Task goal:
Write out the whaling article below word for word, from its title through its final sentence.

Supplied text:

The Whaling Controversy: Harpooning the Gordian Knot

A 'cockroach of the sea' breaches in the Pacific Ocean - whether it will be visited by whalers or whale watchers is an open question

On December 26, the Government of Japan informed the International Whaling Commission of its intent to withdraw from the organization. It chose to remove itself in order to resume commercial harvesting of baleen whales — large, plankton-eating whale species whose killing is prohibited by an IWC moratorium imposed in 1986. It was a decision that was bound to cause a backlash. In the hopes of softening it, Japan simultaneously announced that it would permanently end the hunting of whales in areas surrounding Antarctica, an activity it had carried out for years in the name of research and which was opposed by the Australian government and anti-whaling groups. Japan said its resumed commercial baleen whale hunts — specifically for sei, Bryde’s and minke whales — would be restricted to waters near Japan, inside the country’s maritime economic exclusion zone (EEZ). Given Japanese consumers’ weak demand for whale meat, whether this will be an economic boon for Japan’s whalers or a death knell is another question.

[Records drawn from a data source]
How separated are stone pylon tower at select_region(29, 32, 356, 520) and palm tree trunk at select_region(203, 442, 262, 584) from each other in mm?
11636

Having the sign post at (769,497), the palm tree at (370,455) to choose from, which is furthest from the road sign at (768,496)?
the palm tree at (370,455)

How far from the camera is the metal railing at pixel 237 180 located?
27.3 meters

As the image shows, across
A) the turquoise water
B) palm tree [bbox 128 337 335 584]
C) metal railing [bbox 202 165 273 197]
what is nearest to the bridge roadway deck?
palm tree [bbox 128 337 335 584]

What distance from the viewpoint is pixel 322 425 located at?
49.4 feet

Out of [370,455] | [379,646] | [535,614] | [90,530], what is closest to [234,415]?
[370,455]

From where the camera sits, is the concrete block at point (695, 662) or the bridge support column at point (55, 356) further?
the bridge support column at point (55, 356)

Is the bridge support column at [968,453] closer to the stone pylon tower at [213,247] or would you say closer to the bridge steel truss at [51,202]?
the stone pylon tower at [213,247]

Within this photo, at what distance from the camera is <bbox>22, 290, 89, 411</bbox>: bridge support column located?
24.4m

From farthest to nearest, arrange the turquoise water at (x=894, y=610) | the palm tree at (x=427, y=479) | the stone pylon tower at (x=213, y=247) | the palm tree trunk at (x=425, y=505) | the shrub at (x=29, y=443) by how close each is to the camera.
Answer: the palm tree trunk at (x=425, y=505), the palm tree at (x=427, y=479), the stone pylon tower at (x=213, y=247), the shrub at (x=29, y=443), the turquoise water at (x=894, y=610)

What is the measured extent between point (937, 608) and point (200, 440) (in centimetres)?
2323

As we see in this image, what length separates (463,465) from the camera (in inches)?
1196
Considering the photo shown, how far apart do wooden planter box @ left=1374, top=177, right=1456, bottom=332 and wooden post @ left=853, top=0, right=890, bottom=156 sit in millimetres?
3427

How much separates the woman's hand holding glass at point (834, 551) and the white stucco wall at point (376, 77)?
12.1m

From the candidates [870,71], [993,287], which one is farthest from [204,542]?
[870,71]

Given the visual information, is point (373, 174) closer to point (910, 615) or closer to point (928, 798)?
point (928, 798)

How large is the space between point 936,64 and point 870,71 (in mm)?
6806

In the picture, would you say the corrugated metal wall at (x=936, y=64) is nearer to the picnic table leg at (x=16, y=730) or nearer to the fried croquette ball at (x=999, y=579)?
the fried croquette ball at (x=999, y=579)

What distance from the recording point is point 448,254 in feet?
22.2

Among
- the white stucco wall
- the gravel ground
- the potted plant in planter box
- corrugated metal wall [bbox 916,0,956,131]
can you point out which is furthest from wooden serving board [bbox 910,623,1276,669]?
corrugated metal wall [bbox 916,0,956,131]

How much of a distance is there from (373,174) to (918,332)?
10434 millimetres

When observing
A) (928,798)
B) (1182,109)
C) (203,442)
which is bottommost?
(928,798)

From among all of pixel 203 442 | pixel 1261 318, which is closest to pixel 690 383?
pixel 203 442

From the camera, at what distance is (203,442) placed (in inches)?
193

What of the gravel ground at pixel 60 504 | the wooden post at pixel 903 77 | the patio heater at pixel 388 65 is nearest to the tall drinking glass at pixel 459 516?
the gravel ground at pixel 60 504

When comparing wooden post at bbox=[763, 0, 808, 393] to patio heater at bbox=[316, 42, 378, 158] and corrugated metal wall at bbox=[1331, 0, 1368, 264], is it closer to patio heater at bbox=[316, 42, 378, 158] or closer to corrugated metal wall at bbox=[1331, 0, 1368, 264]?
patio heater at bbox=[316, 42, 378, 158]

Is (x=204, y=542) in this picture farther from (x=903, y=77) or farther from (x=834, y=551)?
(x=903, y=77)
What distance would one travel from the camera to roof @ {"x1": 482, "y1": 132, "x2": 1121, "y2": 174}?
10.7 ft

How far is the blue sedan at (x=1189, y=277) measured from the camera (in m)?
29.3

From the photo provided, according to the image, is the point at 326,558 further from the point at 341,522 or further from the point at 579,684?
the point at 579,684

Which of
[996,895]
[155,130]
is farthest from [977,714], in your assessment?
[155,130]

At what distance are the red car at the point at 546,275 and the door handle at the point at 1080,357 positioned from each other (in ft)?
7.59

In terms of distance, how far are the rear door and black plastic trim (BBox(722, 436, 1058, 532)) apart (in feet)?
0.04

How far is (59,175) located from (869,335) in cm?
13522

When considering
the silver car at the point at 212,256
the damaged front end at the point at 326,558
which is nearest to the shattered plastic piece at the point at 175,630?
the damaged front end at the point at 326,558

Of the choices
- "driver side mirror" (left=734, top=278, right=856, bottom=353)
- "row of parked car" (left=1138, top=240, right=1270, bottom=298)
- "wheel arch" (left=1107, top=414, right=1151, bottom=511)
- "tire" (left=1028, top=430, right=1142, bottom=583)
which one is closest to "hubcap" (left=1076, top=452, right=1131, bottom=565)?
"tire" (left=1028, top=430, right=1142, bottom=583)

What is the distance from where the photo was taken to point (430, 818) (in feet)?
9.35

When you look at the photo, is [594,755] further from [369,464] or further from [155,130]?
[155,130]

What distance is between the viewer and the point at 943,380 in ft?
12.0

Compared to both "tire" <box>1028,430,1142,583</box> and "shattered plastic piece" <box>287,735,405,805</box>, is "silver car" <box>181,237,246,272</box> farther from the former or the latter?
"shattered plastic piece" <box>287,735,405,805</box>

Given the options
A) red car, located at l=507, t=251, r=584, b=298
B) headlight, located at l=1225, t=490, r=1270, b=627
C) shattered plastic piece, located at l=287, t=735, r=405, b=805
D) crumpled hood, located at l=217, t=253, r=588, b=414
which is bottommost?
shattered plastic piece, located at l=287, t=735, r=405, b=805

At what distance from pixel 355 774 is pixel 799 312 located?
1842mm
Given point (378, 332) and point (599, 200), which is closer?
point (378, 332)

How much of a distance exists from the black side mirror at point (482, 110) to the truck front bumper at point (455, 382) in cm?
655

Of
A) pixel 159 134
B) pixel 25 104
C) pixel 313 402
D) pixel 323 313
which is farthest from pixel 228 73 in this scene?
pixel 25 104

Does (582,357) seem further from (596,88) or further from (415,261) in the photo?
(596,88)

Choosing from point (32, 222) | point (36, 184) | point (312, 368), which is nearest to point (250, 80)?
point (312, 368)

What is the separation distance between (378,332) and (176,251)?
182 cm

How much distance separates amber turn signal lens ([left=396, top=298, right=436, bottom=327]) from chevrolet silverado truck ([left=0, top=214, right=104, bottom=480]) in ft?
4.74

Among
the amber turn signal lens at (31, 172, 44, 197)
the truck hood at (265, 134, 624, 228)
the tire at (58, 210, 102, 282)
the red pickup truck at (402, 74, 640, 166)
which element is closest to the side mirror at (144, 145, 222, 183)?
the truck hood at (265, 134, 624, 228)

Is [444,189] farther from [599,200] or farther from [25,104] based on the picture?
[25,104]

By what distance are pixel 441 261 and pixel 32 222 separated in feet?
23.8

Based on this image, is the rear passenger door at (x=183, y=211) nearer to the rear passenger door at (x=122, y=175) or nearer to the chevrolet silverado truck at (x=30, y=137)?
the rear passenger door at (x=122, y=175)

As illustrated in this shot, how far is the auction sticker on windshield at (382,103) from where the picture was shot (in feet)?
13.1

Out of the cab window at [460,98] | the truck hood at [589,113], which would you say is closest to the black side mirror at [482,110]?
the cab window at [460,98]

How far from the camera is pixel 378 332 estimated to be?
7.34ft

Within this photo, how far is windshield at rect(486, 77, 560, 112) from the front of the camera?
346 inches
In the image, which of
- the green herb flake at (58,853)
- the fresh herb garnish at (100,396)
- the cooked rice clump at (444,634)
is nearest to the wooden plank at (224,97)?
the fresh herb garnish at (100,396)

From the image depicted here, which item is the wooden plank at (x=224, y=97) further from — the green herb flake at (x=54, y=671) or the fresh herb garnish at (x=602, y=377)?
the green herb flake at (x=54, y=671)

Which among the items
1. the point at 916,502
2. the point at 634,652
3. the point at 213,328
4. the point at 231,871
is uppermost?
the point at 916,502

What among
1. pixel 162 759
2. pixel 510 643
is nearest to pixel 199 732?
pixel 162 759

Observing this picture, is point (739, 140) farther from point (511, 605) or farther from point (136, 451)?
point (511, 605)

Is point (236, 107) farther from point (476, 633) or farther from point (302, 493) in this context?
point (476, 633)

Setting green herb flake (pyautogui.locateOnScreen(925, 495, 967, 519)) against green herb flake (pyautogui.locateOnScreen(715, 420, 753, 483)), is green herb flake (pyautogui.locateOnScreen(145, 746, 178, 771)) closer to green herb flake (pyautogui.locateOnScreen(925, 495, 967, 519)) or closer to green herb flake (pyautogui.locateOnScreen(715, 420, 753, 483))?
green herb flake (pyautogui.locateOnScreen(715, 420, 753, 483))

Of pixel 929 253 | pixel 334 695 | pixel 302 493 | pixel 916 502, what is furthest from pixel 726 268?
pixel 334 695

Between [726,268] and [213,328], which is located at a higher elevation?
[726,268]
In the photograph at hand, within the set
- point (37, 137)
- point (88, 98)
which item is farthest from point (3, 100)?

Response to this task:
The Whaling Controversy: Harpooning the Gordian Knot

A 'cockroach of the sea' breaches in the Pacific Ocean - whether it will be visited by whalers or whale watchers is an open question

On December 26, the Government of Japan informed the International Whaling Commission of its intent to withdraw from the organization. It chose to remove itself in order to resume commercial harvesting of baleen whales — large, plankton-eating whale species whose killing is prohibited by an IWC moratorium imposed in 1986. It was a decision that was bound to cause a backlash. In the hopes of softening it, Japan simultaneously announced that it would permanently end the hunting of whales in areas surrounding Antarctica, an activity it had carried out for years in the name of research and which was opposed by the Australian government and anti-whaling groups. Japan said its resumed commercial baleen whale hunts — specifically for sei, Bryde’s and minke whales — would be restricted to waters near Japan, inside the country’s maritime economic exclusion zone (EEZ). Given Japanese consumers’ weak demand for whale meat, whether this will be an economic boon for Japan’s whalers or a death knell is another question.